Directions >>
Copy out verbatim the lines from the line with "Please indicate which of" to the line with "is furthest from", including both of those lines.

Exercise input >>
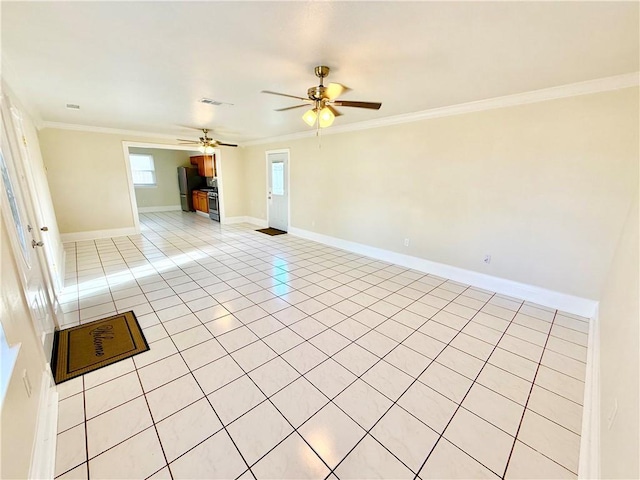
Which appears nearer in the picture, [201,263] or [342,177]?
[201,263]

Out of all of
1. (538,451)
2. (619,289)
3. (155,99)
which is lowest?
(538,451)

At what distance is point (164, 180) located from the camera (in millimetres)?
9094

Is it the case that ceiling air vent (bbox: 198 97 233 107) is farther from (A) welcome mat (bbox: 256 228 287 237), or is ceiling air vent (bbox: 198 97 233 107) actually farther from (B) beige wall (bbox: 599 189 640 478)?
(B) beige wall (bbox: 599 189 640 478)

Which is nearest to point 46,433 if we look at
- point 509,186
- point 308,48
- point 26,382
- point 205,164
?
point 26,382

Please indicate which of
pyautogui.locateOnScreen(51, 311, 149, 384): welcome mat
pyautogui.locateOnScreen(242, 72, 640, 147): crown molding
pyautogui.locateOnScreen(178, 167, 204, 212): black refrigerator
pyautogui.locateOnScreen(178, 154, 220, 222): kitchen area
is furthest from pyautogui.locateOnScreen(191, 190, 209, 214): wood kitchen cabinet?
pyautogui.locateOnScreen(51, 311, 149, 384): welcome mat

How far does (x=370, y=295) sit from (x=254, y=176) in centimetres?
530

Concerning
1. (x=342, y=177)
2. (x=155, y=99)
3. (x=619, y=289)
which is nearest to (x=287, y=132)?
(x=342, y=177)

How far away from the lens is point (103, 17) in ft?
5.32

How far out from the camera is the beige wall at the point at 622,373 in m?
1.01

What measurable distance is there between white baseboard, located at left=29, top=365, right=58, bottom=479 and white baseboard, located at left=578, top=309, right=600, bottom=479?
8.71 feet

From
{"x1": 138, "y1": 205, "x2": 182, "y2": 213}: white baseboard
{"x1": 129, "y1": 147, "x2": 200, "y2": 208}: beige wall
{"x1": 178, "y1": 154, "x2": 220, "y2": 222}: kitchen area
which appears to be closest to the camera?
{"x1": 178, "y1": 154, "x2": 220, "y2": 222}: kitchen area

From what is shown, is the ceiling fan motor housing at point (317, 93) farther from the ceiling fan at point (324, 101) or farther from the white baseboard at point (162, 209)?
the white baseboard at point (162, 209)

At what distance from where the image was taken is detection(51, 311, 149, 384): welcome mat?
1.98 metres

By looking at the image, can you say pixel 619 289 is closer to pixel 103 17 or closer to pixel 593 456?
pixel 593 456
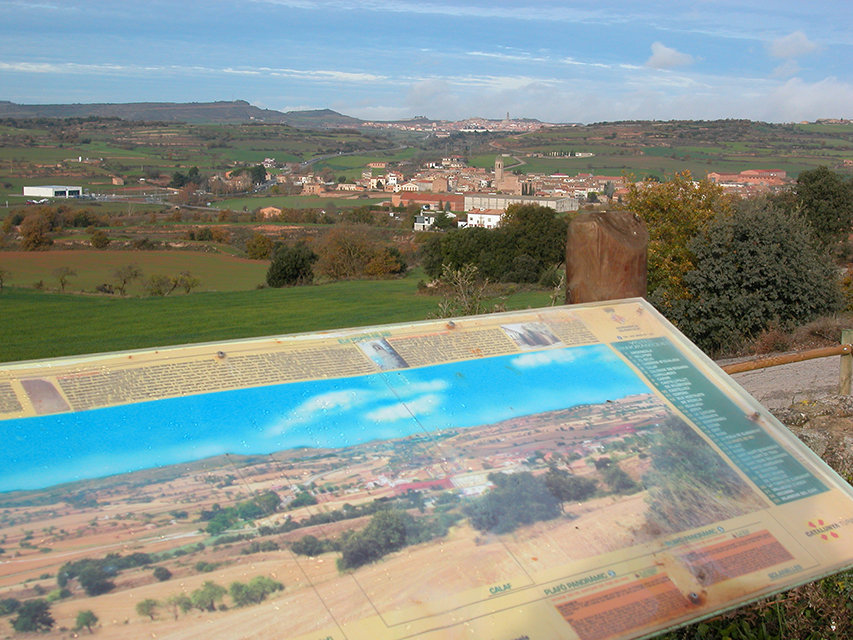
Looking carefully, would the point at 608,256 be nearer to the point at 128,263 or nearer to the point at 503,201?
the point at 128,263

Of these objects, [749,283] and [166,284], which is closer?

Final answer >>
Please indicate which of
pyautogui.locateOnScreen(51, 311, 149, 384): welcome mat
pyautogui.locateOnScreen(242, 72, 640, 147): crown molding
pyautogui.locateOnScreen(178, 167, 204, 212): black refrigerator
pyautogui.locateOnScreen(178, 154, 220, 222): kitchen area
is furthest from pyautogui.locateOnScreen(191, 190, 209, 214): wood kitchen cabinet?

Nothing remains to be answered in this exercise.